Created by ReveraGen BioPharma Inc., vamorolone has a molecular structure similar to traditional corticosteroids that are currently used to treat DMD. Yet its structure was found to be chemically different enough to reduce unwanted side effects, including brittle bones and reduced stature. 

Nearly two decades ago, ReveraGen leaders—president and CEO Eric Hoffman, PhD, and vice president for research Kanneboyina Nagaraju, DVM, PhD—launched research efforts into the drug when they led the Center for Genetic Medicine Research at Children’s National. They worked with then-chief academic officer Mark Batshaw, MD, on the new clinical option. “Throughout my career, I have treated children with DMD, and I have seen over time how their shorter heights and brittle bones impact them physically and emotionally—in terms of their self-esteem and ability to participate in activities,” Batshaw said. “This drug should help these boys function more effectively and prevent certain long-term complications.”

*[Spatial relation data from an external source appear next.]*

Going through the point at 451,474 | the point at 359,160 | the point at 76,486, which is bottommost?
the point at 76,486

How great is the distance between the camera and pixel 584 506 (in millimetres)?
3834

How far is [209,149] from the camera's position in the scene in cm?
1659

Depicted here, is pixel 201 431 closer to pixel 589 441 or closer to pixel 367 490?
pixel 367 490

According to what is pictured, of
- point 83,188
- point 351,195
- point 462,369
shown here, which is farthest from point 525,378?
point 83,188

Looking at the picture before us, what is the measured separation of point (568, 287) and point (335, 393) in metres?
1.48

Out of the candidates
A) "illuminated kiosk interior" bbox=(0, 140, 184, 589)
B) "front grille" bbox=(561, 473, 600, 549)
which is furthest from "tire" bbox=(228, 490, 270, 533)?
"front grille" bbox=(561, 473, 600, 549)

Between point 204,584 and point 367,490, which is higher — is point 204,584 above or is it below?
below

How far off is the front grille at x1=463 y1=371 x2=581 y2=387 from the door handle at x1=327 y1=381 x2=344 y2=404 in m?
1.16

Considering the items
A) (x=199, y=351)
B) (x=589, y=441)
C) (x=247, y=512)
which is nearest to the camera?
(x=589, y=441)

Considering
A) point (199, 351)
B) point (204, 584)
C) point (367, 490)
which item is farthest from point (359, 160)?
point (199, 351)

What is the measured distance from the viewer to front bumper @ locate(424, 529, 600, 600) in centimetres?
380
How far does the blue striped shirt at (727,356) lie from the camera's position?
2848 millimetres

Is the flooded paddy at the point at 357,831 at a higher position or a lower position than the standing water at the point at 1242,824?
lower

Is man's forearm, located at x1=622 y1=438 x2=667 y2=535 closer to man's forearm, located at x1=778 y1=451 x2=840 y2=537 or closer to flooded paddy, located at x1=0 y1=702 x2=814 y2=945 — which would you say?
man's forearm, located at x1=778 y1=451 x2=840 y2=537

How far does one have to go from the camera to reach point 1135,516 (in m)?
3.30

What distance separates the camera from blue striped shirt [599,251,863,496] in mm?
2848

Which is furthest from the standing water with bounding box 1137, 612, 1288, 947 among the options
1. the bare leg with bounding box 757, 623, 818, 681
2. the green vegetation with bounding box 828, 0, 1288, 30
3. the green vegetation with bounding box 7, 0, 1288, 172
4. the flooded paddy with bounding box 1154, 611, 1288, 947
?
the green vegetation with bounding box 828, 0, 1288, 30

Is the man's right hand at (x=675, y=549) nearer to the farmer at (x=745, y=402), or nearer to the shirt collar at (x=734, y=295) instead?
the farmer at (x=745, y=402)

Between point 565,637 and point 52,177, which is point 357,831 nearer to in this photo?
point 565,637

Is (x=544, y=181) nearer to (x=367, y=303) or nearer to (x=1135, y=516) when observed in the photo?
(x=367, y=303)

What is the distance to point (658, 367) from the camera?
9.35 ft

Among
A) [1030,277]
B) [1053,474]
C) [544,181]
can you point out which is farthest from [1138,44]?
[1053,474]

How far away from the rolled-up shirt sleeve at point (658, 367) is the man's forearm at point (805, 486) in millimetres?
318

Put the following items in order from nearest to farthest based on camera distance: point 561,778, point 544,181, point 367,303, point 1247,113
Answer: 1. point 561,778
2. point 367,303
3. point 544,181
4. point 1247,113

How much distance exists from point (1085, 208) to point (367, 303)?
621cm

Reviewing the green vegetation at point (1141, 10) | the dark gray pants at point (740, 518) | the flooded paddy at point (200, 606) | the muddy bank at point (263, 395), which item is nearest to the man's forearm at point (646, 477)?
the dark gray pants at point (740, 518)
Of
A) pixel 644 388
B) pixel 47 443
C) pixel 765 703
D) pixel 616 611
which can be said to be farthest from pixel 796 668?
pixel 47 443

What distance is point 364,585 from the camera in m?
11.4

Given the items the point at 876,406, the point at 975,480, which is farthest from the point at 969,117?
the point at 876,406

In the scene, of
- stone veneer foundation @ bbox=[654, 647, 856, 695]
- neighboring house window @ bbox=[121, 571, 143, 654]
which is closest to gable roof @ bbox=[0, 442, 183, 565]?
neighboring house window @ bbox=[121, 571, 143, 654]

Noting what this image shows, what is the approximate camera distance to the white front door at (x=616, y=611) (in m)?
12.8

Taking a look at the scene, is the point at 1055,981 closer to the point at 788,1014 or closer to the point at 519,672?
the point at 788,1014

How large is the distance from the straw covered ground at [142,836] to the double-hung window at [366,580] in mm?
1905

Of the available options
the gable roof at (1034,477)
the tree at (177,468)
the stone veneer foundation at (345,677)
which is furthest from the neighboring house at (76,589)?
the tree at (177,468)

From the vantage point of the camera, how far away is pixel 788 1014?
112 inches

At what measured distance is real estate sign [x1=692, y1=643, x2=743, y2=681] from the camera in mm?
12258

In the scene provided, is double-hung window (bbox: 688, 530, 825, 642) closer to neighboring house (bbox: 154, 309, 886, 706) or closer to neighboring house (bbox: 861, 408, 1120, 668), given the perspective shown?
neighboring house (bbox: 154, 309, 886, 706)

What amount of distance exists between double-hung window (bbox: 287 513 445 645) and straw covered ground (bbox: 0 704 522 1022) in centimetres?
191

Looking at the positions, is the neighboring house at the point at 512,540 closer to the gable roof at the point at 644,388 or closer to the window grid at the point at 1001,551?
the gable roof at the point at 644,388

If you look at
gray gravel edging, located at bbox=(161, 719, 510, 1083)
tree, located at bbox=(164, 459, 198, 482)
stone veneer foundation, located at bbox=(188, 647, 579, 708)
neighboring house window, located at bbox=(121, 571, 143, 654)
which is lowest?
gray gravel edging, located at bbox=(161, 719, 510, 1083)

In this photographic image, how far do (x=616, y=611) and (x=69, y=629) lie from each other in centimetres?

How is vamorolone better than other Duchenne muscular dystrophy treatments?  

Muscular dystrophy includes a group of degenerative genetically inherited neuromuscular diseases that affect only boys. DMD is the most common, severe, and life-threatening form of muscular dystrophy. 

ReveraGen studied vamorolone in patients aged two years and up in the hopes of providing a new, FDA-approved treatment option for affected children. In clinical trials, daily treatment with vamorolone improved muscle strength and stature with results comparable to prednisolone, but without some of the most impactful side effects of steroids, particularly the stunted growth and weakened bones. 

“We cannot wait to see the tremendous effort behind vamorolone in the hands of patients and clinicians treating Duchenne muscular dystrophy,” said Kolaleh Eskandanian, PhD, MBA, PMP, vice president and chief innovation officer for Children’s National. “Today’s FDA approval for ReveraGen shows the importance of supporting clinicians and researchers who are developing solutions to advance health care for children.”  

Hoffman said the drug has been through a series of clinical trials showing advantages over the current treatment options. In 2024, Catalyst Pharma will market vamorolone under the trade name Agamree in the United States.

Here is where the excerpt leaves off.